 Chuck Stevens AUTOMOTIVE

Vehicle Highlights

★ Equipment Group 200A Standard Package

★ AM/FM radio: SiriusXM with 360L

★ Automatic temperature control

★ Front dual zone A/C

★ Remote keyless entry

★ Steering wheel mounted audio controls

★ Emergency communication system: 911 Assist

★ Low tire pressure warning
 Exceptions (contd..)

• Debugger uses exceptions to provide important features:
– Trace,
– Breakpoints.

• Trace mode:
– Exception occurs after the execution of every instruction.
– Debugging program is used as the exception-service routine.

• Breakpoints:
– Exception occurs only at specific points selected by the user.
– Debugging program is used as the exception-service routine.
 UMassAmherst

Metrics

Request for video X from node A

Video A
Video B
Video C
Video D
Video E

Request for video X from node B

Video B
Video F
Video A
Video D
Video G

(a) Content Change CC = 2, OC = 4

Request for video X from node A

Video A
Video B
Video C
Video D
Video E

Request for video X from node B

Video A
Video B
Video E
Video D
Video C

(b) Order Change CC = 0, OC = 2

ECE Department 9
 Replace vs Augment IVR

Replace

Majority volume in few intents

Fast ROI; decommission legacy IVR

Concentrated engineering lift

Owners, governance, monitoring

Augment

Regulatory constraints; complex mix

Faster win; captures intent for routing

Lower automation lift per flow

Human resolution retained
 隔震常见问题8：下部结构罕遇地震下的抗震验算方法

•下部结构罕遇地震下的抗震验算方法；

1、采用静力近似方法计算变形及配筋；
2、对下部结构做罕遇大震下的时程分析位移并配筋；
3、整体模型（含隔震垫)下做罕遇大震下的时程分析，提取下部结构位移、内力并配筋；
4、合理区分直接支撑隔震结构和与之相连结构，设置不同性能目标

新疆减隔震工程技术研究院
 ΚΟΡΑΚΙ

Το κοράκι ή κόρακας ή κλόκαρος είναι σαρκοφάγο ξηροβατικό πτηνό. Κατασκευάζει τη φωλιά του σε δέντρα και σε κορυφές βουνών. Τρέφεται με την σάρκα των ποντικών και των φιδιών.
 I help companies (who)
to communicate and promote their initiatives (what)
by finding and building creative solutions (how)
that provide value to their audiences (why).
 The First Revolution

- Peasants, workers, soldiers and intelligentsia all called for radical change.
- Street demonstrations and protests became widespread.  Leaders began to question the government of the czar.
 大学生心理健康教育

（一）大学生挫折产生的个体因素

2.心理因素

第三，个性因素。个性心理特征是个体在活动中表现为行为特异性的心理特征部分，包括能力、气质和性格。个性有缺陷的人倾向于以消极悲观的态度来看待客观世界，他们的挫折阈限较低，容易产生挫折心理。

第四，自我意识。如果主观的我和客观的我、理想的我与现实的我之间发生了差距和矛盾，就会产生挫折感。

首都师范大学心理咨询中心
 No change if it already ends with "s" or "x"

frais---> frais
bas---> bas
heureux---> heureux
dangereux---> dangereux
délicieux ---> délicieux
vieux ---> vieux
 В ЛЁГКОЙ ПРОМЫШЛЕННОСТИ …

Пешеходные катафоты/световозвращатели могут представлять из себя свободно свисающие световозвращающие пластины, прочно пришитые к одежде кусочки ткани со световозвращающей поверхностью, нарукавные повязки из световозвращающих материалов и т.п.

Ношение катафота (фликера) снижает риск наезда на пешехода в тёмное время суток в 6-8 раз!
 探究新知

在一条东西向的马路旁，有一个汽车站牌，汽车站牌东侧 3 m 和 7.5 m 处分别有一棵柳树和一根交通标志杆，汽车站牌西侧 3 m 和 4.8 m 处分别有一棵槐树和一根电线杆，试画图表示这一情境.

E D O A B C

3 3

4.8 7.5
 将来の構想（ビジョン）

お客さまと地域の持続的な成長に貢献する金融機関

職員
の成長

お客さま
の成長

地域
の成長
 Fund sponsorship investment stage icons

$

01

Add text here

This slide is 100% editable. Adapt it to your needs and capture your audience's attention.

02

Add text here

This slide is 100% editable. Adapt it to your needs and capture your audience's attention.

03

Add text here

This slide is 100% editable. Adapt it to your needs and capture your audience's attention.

Activity: Please copy the data in full, character for character.

Your response:
 Chuck Stevens AUTOMOTIVE

Vehicle Highlights

★ Equipment Group 200A Standard Package

★ AM/FM radio: SiriusXM with 360L

★ Automatic temperature control

★ Front dual zone A/C

★ Remote keyless entry

★ Steering wheel mounted audio controls

★ Emergency communication system: 911 Assist

★ Low tire pressure warning
 Exceptions (contd..)

• Debugger uses exceptions to provide important features:
– Trace,
– Breakpoints.

• Trace mode:
– Exception occurs after the execution of every instruction.
– Debugging program is used as the exception-service routine.

• Breakpoints:
– Exception occurs only at specific points selected by the user.
– Debugging program is used as the exception-service routine.
 UMassAmherst

Metrics

Request for video X from node A

Video A
Video B
Video C
Video D
Video E

Request for video X from node B

Video B
Video F
Video A
Video D
Video G

(a) Content Change CC = 2, OC = 4

Request for video X from node A

Video A
Video B
Video C
Video D
Video E

Request for video X from node B

Video A
Video B
Video E
Video D
Video C

(b) Order Change CC = 0, OC = 2

ECE Department 9
 Replace vs Augment IVR

Replace

Majority volume in few intents

Fast ROI; decommission legacy IVR

Concentrated engineering lift

Owners, governance, monitoring

Augment

Regulatory constraints; complex mix

Faster win; captures intent for routing

Lower automation lift per flow

Human resolution retained
 隔震常见问题8：下部结构罕遇地震下的抗震验算方法

•下部结构罕遇地震下的抗震验算方法；

1、采用静力近似方法计算变形及配筋；
2、对下部结构做罕遇大震下的时程分析位移并配筋；
3、整体模型（含隔震垫)下做罕遇大震下的时程分析，提取下部结构位移、内力并配筋；
4、合理区分直接支撑隔震结构和与之相连结构，设置不同性能目标

新疆减隔震工程技术研究院
 ΚΟΡΑΚΙ

Το κοράκι ή κόρακας ή κλόκαρος είναι σαρκοφάγο ξηροβατικό πτηνό. Κατασκευάζει τη φωλιά του σε δέντρα και σε κορυφές βουνών. Τρέφεται με την σάρκα των ποντικών και των φιδιών.
 I help companies (who)
to communicate and promote their initiatives (what)
by finding and building creative solutions (how)
that provide value to their audiences (why).
 The First Revolution

- Peasants, workers, soldiers and intelligentsia all called for radical change.
- Street demonstrations and protests became widespread.  Leaders began to question the government of the czar.
 大学生心理健康教育

（一）大学生挫折产生的个体因素

2.心理因素

第三，个性因素。个性心理特征是个体在活动中表现为行为特异性的心理特征部分，包括能力、气质和性格。个性有缺陷的人倾向于以消极悲观的态度来看待客观世界，他们的挫折阈限较低，容易产生挫折心理。

第四，自我意识。如果主观的我和客观的我、理想的我与现实的我之间发生了差距和矛盾，就会产生挫折感。

首都师范大学心理咨询中心
 No change if it already ends with "s" or "x"

frais---> frais
bas---> bas
heureux---> heureux
dangereux---> dangereux
délicieux ---> délicieux
vieux ---> vieux
 В ЛЁГКОЙ ПРОМЫШЛЕННОСТИ …

Пешеходные катафоты/световозвращатели могут представлять из себя свободно свисающие световозвращающие пластины, прочно пришитые к одежде кусочки ткани со световозвращающей поверхностью, нарукавные повязки из световозвращающих материалов и т.п.

Ношение катафота (фликера) снижает риск наезда на пешехода в тёмное время суток в 6-8 раз!
 探究新知

在一条东西向的马路旁，有一个汽车站牌，汽车站牌东侧 3 m 和 7.5 m 处分别有一棵柳树和一根交通标志杆，汽车站牌西侧 3 m 和 4.8 m 处分别有一棵槐树和一根电线杆，试画图表示这一情境.

E D O A B C

3 3

4.8 7.5
 将来の構想（ビジョン）

お客さまと地域の持続的な成長に貢献する金融機関

職員
の成長

お客さま
の成長

地域
の成長
 Fund sponsorship investment stage icons

$

01

Add text here

This slide is 100% editable. Adapt it to your needs and capture your audience's attention.

02

Add text here

This slide is 100% editable. Adapt it to your needs and capture your audience's attention.

03

Add text here

This slide is 100% editable. Adapt it to your needs and capture your audience's attention.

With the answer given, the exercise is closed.